• Your instructions: For every line in the data below that contains "girl", copy the line.

• Input:
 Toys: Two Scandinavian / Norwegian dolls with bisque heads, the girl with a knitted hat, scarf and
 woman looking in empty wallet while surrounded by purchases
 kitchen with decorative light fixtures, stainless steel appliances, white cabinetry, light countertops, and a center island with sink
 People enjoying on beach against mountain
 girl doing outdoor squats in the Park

--

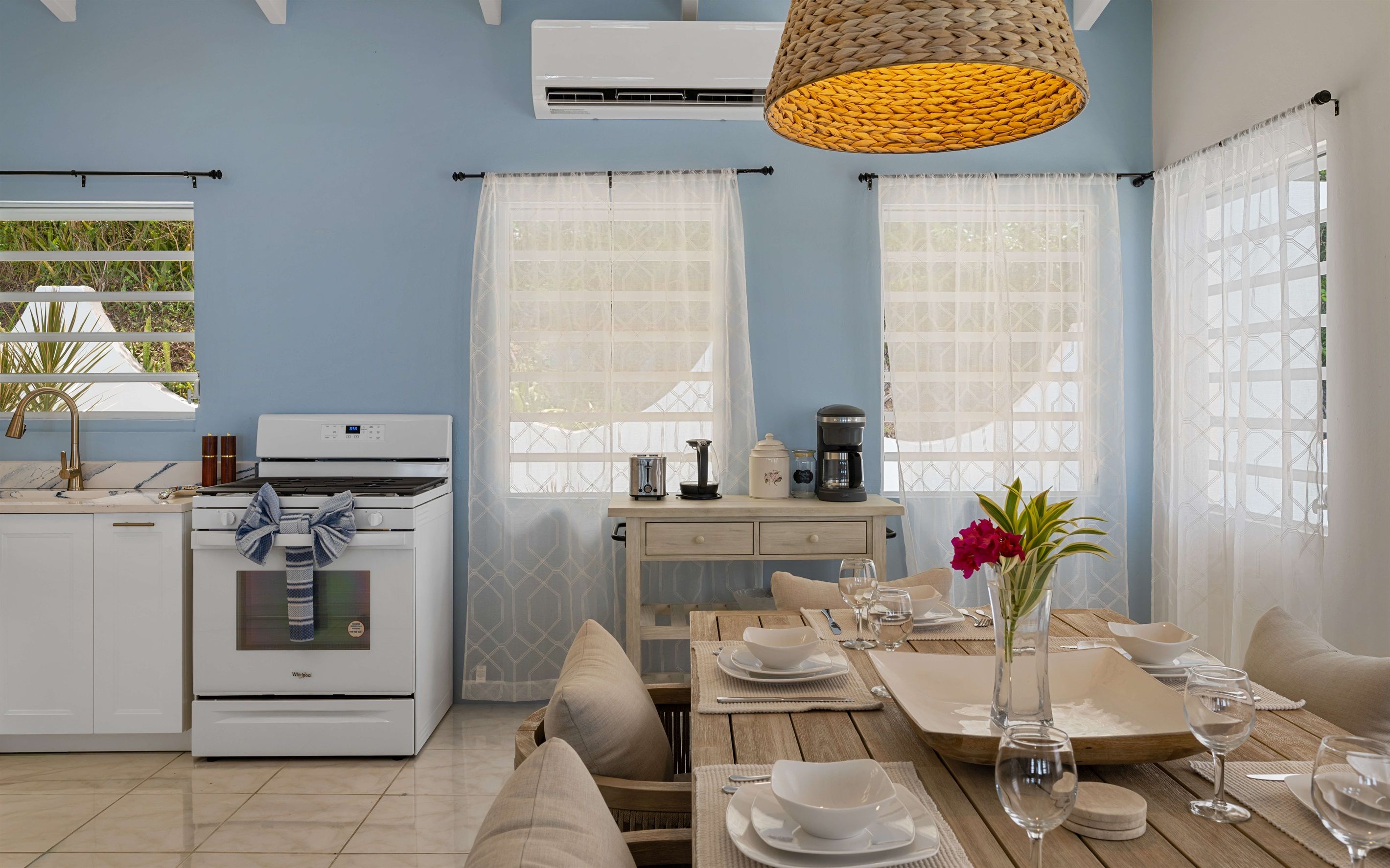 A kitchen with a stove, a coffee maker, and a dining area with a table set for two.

---

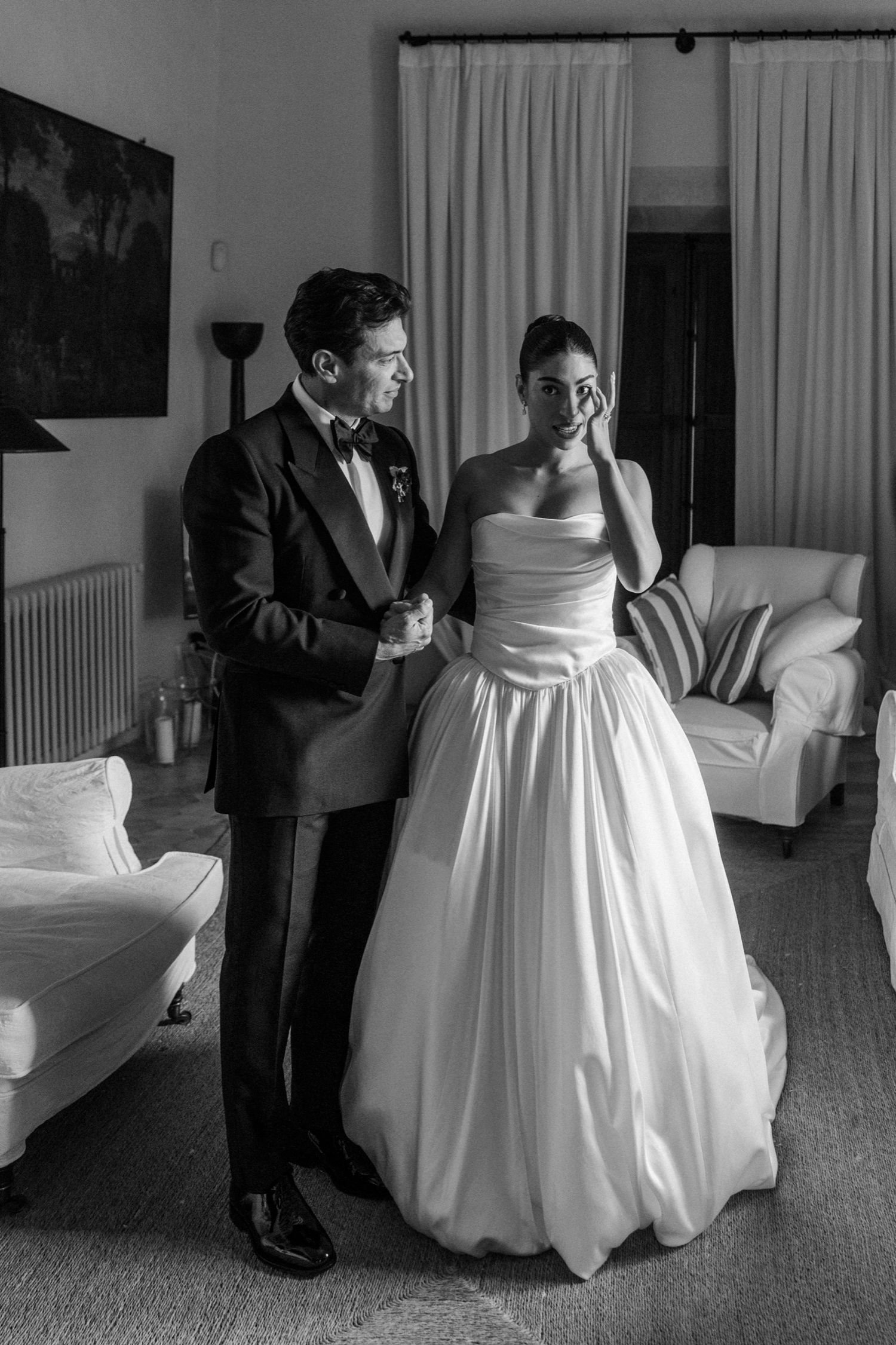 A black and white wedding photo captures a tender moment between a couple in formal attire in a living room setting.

• Exercise output:
 Toys: Two Scandinavian / Norwegian dolls with bisque heads, the girl with a knitted hat, scarf and
 girl doing outdoor squats in the Park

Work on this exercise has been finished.